Elephants Thrive In Koshi Tappu Reserve

An interview of Chief Conservation Officer of Koshi Tappu Wildlife Reserve Ashok Ram by Jaya Krishna Yadav, Inaruwa.

What is Koshi Tappu Wildlife Reserve doing to increase elephant population?

The population of elephants is increasing in the Koshi Tappu Wildlife Reserve. There are a total of eight elephants under the reserve’s conservation among which seven are female.
Elephants have been a major attraction for domestic and foreign tourists at the wildlife reserve. The reserve plans to increase the number of elephants and has taken different approaches towards it.
According to Ashok Ram, the chief conservation officer at the wildlife reserve, 63-year-old Shovakali, one of the seven female elephants, is giving birth to a baby calf within next few days.

What type of elephants are there in Koshi Tappu Wildlife Reserve?

There are both domesticated and wild elephants in the reserve. There are seven domesticated elephants under the protection of the reserve including seven females – Shovakali, Americakali, Saraswatikali, Damdamkali, Laxmikali, Koshikali and two-year-old Kushahakali – and a two-year-old male elephant named Uttarigunj.
Among a total of 10 elephants allocated for the reserve, five were sent to Chitwan National Park two decades ago.
Officials expect around 14-15 wild elephants to be in the reserve but are not certain of the numbers of males and females.

What is the pregnancy period for elephants?

Elephants are pregnant for up to 22-24 months. According to BBC Earth, elephants have the longest pregnancy period of any living mammal.
The domesticated female elephants of the reserve are left in the forest area nearby where they come in contact with wild male elephants.

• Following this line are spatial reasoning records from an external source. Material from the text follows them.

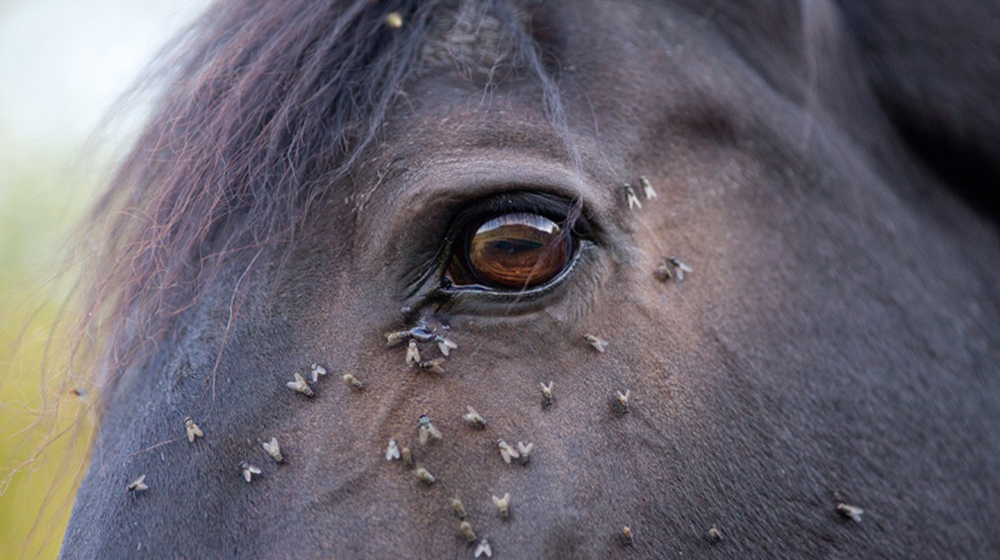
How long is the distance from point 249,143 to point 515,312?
65 cm

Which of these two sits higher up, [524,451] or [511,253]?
[511,253]

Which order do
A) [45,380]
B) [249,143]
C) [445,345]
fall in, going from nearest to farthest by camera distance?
[445,345] → [249,143] → [45,380]

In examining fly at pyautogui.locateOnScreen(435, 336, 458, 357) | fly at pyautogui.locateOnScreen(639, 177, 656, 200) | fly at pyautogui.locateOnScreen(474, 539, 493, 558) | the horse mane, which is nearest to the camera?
fly at pyautogui.locateOnScreen(474, 539, 493, 558)

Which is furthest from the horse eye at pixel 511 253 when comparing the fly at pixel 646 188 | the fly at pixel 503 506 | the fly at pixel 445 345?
the fly at pixel 503 506

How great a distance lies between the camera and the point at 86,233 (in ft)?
6.42

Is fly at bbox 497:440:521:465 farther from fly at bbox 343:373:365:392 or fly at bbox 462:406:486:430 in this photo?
fly at bbox 343:373:365:392

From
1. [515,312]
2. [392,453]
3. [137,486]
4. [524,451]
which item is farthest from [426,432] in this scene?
[137,486]

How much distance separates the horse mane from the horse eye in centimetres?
25

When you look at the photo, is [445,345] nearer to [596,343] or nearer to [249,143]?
[596,343]

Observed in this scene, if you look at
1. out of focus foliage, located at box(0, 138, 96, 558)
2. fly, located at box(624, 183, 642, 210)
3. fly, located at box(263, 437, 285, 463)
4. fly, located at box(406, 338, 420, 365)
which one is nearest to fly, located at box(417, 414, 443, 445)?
fly, located at box(406, 338, 420, 365)

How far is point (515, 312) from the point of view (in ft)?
5.10

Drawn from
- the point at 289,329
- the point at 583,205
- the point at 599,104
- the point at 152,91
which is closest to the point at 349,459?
the point at 289,329

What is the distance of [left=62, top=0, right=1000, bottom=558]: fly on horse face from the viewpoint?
1459mm

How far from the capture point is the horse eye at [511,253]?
1.57m
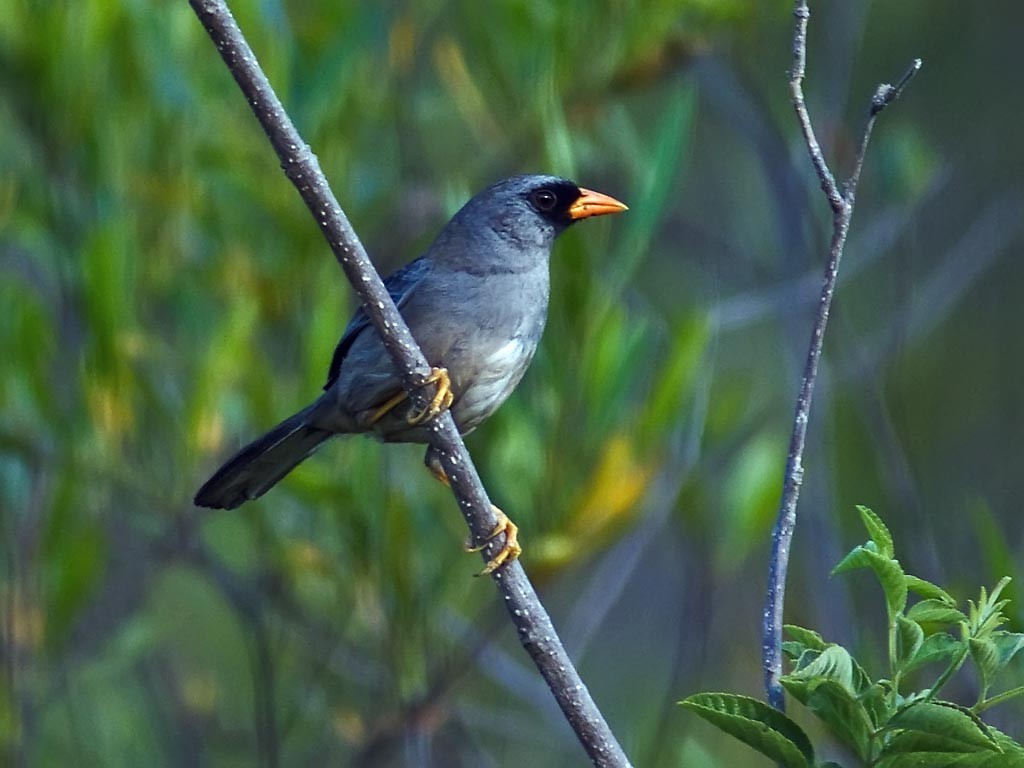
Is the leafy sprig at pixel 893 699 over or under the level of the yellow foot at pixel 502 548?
under

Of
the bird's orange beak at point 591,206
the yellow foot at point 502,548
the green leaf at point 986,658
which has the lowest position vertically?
the green leaf at point 986,658

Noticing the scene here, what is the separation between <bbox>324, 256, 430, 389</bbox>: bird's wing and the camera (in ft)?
16.4

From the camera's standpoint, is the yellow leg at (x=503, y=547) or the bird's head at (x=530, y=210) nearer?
the yellow leg at (x=503, y=547)

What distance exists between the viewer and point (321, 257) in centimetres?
559

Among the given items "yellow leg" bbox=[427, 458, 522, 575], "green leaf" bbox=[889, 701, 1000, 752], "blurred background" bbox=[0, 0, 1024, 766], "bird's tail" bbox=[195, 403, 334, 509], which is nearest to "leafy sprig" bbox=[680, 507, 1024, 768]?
"green leaf" bbox=[889, 701, 1000, 752]

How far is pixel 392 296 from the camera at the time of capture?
5.01m

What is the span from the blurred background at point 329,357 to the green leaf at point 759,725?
68.1 inches

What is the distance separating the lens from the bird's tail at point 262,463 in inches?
192

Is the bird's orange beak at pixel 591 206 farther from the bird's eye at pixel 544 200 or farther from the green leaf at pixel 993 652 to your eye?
the green leaf at pixel 993 652

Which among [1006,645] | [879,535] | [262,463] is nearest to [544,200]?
[262,463]

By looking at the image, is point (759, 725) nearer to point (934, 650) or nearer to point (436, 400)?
point (934, 650)

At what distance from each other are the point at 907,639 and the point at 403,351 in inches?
47.0

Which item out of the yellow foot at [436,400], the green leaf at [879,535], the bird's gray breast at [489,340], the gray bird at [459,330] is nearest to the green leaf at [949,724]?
the green leaf at [879,535]

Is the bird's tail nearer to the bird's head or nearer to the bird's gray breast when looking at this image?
the bird's gray breast
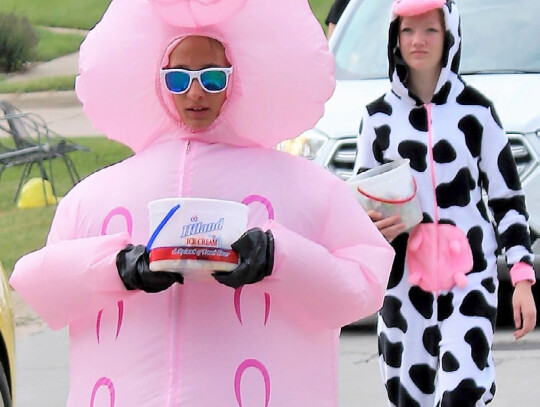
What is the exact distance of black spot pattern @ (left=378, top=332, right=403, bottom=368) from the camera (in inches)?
187

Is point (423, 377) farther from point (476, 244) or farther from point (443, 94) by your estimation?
point (443, 94)

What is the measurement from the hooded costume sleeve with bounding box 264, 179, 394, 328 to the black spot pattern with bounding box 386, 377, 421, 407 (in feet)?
4.89

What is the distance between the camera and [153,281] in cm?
299

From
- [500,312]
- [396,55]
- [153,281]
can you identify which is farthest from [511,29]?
[153,281]

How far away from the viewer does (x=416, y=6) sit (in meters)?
4.62

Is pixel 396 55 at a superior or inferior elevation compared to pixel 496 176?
superior

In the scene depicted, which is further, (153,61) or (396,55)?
(396,55)

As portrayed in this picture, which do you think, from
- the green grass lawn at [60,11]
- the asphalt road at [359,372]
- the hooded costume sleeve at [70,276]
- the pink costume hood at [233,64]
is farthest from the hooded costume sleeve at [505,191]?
the green grass lawn at [60,11]

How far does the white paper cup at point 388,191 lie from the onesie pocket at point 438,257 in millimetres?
179

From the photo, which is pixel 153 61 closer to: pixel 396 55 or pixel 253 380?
pixel 253 380

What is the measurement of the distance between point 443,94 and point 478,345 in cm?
84

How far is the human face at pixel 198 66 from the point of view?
3.30 meters

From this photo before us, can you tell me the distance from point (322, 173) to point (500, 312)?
208 inches

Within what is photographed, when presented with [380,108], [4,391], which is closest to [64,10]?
[4,391]
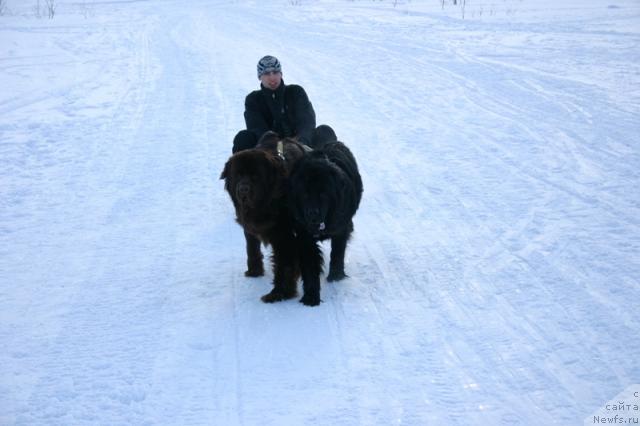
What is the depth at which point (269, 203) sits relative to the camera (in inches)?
185

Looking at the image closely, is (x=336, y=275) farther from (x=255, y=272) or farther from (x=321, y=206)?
(x=321, y=206)

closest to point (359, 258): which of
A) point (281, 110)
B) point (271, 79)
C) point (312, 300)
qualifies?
point (312, 300)

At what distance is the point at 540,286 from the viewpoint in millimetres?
4820

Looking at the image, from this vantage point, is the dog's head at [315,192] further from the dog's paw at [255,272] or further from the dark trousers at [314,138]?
→ the dark trousers at [314,138]

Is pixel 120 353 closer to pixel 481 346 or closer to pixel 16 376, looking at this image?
pixel 16 376

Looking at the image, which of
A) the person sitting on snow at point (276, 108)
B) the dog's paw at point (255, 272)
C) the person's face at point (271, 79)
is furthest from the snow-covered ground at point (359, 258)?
the person's face at point (271, 79)

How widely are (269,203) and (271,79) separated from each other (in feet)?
8.14

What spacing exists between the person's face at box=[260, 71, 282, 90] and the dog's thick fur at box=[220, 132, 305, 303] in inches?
65.3

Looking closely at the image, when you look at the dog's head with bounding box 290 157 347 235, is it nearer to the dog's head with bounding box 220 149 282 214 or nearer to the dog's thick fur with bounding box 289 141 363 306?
the dog's thick fur with bounding box 289 141 363 306

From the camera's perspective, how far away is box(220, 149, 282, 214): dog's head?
4.54 metres

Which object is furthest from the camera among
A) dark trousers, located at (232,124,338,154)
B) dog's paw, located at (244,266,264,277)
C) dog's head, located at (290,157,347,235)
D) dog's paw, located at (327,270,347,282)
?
dark trousers, located at (232,124,338,154)

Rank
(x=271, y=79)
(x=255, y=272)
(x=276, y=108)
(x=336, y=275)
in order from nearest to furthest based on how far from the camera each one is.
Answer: (x=336, y=275) → (x=255, y=272) → (x=271, y=79) → (x=276, y=108)

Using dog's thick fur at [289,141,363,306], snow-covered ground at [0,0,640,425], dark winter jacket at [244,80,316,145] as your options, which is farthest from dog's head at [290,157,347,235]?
dark winter jacket at [244,80,316,145]

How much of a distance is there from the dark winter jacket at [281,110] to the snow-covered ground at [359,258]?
1.15 meters
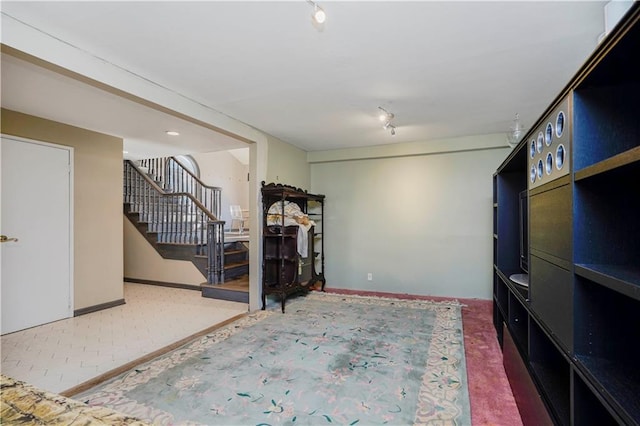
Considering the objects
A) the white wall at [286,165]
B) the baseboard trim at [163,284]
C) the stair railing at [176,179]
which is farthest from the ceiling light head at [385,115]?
the stair railing at [176,179]

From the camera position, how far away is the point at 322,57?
2369mm

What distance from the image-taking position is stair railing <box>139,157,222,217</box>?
24.4 ft

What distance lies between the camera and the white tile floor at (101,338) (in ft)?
8.39

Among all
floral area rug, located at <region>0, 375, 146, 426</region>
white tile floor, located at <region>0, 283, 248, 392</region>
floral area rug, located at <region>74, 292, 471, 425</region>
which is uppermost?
floral area rug, located at <region>0, 375, 146, 426</region>

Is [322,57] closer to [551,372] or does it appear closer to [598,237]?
[598,237]

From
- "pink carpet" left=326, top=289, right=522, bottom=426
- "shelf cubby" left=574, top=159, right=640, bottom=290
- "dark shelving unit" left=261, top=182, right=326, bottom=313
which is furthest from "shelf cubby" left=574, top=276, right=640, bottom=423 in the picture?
"dark shelving unit" left=261, top=182, right=326, bottom=313

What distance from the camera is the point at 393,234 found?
17.1ft

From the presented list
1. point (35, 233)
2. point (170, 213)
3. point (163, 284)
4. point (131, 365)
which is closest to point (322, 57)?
point (131, 365)

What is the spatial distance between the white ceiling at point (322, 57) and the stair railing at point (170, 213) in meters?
2.19

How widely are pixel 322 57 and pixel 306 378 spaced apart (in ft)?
7.98

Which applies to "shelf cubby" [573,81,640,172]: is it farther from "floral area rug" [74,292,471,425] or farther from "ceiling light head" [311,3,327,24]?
"floral area rug" [74,292,471,425]

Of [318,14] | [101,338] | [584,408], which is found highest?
[318,14]

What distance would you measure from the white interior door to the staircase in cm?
181

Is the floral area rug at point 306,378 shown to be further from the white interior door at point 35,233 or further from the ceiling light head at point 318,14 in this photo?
the ceiling light head at point 318,14
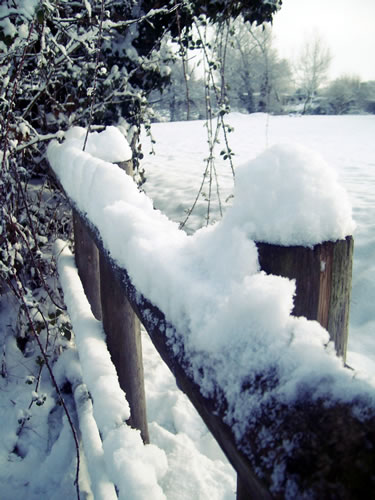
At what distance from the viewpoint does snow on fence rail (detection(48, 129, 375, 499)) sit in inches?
15.0

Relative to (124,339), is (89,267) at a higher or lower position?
higher

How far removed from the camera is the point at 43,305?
9.18 ft

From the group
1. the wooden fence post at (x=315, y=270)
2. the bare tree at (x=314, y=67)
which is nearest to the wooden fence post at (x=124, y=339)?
the wooden fence post at (x=315, y=270)

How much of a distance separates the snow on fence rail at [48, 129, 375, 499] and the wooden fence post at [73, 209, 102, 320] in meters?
1.18

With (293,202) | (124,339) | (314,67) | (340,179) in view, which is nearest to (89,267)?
(124,339)

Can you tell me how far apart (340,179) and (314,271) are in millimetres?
6755

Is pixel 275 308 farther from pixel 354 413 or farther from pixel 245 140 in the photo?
pixel 245 140

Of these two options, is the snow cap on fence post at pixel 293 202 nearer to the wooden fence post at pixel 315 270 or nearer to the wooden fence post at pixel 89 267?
the wooden fence post at pixel 315 270

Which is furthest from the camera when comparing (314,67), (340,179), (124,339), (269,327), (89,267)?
(314,67)

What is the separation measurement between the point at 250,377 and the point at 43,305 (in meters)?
2.59

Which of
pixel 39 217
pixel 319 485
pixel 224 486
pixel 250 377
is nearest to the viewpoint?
pixel 319 485

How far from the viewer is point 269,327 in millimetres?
519

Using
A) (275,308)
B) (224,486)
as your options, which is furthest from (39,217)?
(275,308)

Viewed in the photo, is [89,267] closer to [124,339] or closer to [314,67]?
[124,339]
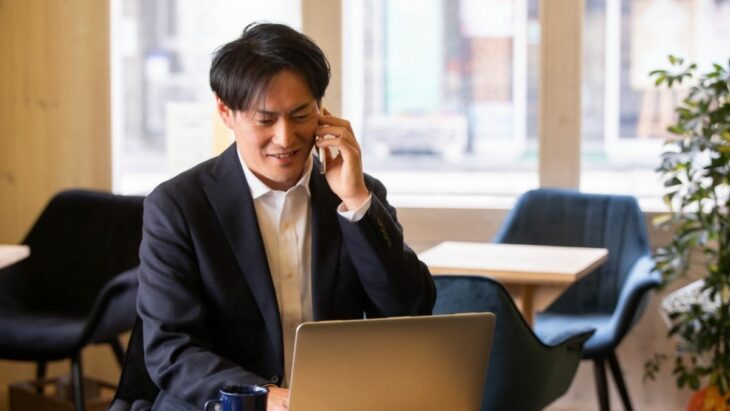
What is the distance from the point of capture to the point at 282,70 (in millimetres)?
1963

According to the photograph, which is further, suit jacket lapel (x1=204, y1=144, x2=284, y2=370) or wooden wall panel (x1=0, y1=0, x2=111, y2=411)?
wooden wall panel (x1=0, y1=0, x2=111, y2=411)

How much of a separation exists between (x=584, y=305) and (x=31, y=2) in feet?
8.72

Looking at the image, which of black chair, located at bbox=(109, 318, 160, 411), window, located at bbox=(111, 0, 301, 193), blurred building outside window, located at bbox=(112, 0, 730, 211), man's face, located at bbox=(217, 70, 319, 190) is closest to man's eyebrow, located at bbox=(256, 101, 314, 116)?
man's face, located at bbox=(217, 70, 319, 190)

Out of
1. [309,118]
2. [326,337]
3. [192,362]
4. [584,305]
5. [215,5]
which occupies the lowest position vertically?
[584,305]

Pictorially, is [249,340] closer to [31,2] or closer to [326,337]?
[326,337]

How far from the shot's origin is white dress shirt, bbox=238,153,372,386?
2.10 meters

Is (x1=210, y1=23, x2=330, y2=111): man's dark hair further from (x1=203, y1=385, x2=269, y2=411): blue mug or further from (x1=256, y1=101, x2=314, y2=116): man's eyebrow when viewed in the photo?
(x1=203, y1=385, x2=269, y2=411): blue mug

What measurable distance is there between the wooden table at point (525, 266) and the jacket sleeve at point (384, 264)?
3.90ft

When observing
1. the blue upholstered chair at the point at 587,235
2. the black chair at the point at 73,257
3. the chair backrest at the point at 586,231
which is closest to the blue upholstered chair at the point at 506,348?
the blue upholstered chair at the point at 587,235

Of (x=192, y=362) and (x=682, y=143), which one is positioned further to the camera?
(x=682, y=143)

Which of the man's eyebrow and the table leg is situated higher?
the man's eyebrow

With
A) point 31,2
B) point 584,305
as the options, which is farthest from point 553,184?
point 31,2

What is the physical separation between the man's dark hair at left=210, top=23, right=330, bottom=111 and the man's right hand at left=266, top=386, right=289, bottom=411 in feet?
1.69

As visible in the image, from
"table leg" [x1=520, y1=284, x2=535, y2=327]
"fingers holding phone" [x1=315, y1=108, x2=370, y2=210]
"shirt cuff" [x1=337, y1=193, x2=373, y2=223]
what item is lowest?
"table leg" [x1=520, y1=284, x2=535, y2=327]
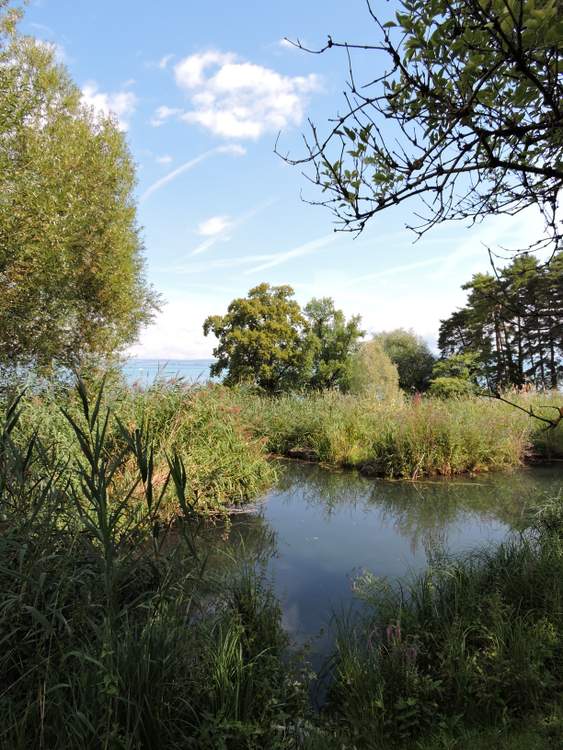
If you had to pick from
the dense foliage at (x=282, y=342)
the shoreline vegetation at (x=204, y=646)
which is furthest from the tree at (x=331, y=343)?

They spend some time together and the female gets pregnant during the time. The females are then brought back by the reserve.
Wild elephants came to the reserve during the 1990s. Before then, the female elephants of the reserve didn’t get pregnant.
Laxmikali is said to be 10-months pregnant as well.

How are pregnant elephants and newborn claves taken care of?

According to Mahout Rajesh Singh, they need to spend more time when an elephant is pregnant or a new calf is born.
According to conservation officer Ram, pregnant elephants are provided extra care during their pregnancy. Shovakali is recently kept under similar care and is given nutritious food like rice pudding and chickpeas regularly. An elephant is daily provided with 15kg rice, 1.5 kg jiggery, grass and 25 gram salt.

A total of three individuals are recruited to look after one elephant in the reserve. The training to the newborn calves starts after they reach two years of age.
A solar fence has been setup around the sheds of the elephants to protect them from wild elephants by the reserve. They have also kept tractors on the bank of Koshi River to chase away the wild elphants; the wild elephants are said to run away from the sound of a tractor.

Which elephants have given birth in the recent time?

While Shovakali is expected to give birth in the next few days, two years ago Laxmikali had given birth to a calf followed by another birth by Laxmikali.
Following the increasing numbers in the elephant population, the reserve has also improved its services and capacities to look after the newborns and pregnant elephants. They have also strengthened the security across the reserve.

How are elephants viewed by visitors?

The ones visiting the reserve are mostly in search of elephants. The tourists prefer sightseeing the reserve on an elephant and look at wild buffaloes, different birds and deers among others.
The reserve plans to improve the tourist sector by increasing the number of elephants alongside other animals and birds which reside in the reserve’s periphery.